Request A
List every line in the entries that contains the string "left". Case counts.

Provided passage

# # #

Bologna Street Food Guide: 10 Best Foods & Places (2025 Updated)
Let's say it loud and clear: Bologna is not a city of street food. We prefer to eat slowly and with our legs under the table.
But how great would it be to walk around the 2 towers with a cone of fried custard in your hands?
Check out this list of the most popular street foods of Bologna and where to eat them well made.
It’s a bit like love: if it’s true, you simply know that.
If you add many things to make it work, there’s something wrong.
Bread and mortadella: best couple ever. The perfect marriage is between a soft rosetta bread and a few slices of artisanal mortadella.
Undermine the couple’s balance with a glass of sparkling Pignoletto and see what happens.
Where to eat it
In Bologna, it is almost impossible not to get a Panino alla mortadella. Pigro, alongside San Petronio church, it’s the modern mortadella temple. You just have to be lucky and find it open: Pigro in Italian means lazy, and they take their name pretty seriously.
Pigro Mortadelleria
Via Dè Pignattari, 1b, Bologna
Tel +39 366 508 9699
Facebook page
For the best mortadella though, I have to recommend the one served during our Bologna food tours. I promise it's not less than memorable.
Until a few years ago, "pizza al taglio" in Bologna meant only one place: Altero. A historic, nostalgic spot, but let's be honest: the pizza game has changed massively since then.
Today, the quality has skyrocketed. While places like Mozzabella (inside Mercato delle Erbe) and Pizzartist offer fantastic crunchy slices, there is one spot that stole my heart.
Where to eat it
My pick is O Fiore Mio. Originating from Faenza, they brought the Roman "teglia" style (inspired by the legendary Bonci) to Bologna. The dough is light, digestible, and the toppings are seasonal masterpieces.
If you visit in Autumn or Winter, don't leave without trying the slice with Pumpkin cream, gorgonzola, and pancetta. It’s a hug in a bite.
In other seasons?
The classic Margherita with Buffalo Mozzarella never disappoints.

# # #

Records for the exercise
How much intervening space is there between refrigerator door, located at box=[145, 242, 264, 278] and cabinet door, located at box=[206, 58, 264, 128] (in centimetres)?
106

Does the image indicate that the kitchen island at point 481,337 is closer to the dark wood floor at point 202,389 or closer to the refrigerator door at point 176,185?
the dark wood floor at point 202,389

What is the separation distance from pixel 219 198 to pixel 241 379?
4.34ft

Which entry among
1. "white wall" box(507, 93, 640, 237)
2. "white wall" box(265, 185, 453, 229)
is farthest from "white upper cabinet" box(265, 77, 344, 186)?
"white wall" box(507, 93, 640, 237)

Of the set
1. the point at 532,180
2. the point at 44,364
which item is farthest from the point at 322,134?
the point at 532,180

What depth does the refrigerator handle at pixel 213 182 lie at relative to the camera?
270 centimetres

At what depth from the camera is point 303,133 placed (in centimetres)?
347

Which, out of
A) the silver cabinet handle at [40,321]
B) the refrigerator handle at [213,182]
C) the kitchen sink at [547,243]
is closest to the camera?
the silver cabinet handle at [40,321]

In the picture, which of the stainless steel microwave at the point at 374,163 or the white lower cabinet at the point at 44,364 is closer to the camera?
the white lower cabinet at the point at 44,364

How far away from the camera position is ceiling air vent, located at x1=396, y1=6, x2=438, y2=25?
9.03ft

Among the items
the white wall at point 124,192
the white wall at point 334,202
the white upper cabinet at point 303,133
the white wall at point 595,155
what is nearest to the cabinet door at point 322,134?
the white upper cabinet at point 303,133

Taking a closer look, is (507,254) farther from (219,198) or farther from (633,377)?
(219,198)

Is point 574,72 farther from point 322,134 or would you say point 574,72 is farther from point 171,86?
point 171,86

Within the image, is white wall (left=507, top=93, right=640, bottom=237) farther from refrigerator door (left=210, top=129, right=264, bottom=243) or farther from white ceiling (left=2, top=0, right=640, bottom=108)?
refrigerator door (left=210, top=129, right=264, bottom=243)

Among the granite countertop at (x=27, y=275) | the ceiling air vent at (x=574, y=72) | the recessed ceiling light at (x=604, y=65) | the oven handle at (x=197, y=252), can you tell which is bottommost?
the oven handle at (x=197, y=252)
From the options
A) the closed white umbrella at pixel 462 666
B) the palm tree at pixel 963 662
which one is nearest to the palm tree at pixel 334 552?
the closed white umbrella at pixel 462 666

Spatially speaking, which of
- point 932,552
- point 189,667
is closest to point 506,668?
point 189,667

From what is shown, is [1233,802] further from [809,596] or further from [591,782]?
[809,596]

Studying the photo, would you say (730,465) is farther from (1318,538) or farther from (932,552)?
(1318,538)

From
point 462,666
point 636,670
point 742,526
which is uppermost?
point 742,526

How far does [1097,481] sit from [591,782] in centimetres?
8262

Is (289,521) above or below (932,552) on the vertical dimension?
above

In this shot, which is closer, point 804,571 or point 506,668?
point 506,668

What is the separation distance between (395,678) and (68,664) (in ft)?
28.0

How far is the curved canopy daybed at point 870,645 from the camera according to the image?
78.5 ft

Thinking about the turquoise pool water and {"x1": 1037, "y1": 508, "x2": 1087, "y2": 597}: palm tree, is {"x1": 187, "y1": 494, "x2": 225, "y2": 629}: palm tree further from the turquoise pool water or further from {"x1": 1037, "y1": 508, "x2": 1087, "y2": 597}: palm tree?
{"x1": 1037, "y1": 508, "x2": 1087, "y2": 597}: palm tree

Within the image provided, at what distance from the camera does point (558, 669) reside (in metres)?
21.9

# # #

Request B
Copy the Bologna street food guide word for word, in full.

Full answer A
Within the image, is white wall (left=507, top=93, right=640, bottom=237) farther from refrigerator door (left=210, top=129, right=264, bottom=243) or farther from white ceiling (left=2, top=0, right=640, bottom=108)?
refrigerator door (left=210, top=129, right=264, bottom=243)

Full answer B
Bologna Street Food Guide: 10 Best Foods & Places (2025 Updated)
Let's say it loud and clear: Bologna is not a city of street food. We prefer to eat slowly and with our legs under the table.
But how great would it be to walk around the 2 towers with a cone of fried custard in your hands?
Check out this list of the most popular street foods of Bologna and where to eat them well made.
It’s a bit like love: if it’s true, you simply know that.
If you add many things to make it work, there’s something wrong.
Bread and mortadella: best couple ever. The perfect marriage is between a soft rosetta bread and a few slices of artisanal mortadella.
Undermine the couple’s balance with a glass of sparkling Pignoletto and see what happens.
Where to eat it
In Bologna, it is almost impossible not to get a Panino alla mortadella. Pigro, alongside San Petronio church, it’s the modern mortadella temple. You just have to be lucky and find it open: Pigro in Italian means lazy, and they take their name pretty seriously.
Pigro Mortadelleria
Via Dè Pignattari, 1b, Bologna
Tel +39 366 508 9699
Facebook page
For the best mortadella though, I have to recommend the one served during our Bologna food tours. I promise it's not less than memorable.
Until a few years ago, "pizza al taglio" in Bologna meant only one place: Altero. A historic, nostalgic spot, but let's be honest: the pizza game has changed massively since then.
Today, the quality has skyrocketed. While places like Mozzabella (inside Mercato delle Erbe) and Pizzartist offer fantastic crunchy slices, there is one spot that stole my heart.
Where to eat it
My pick is O Fiore Mio. Originating from Faenza, they brought the Roman "teglia" style (inspired by the legendary Bonci) to Bologna. The dough is light, digestible, and the toppings are seasonal masterpieces.
If you visit in Autumn or Winter, don't leave without trying the slice with Pumpkin cream, gorgonzola, and pancetta. It’s a hug in a bite.
In other seasons?
The classic Margherita with Buffalo Mozzarella never disappoints.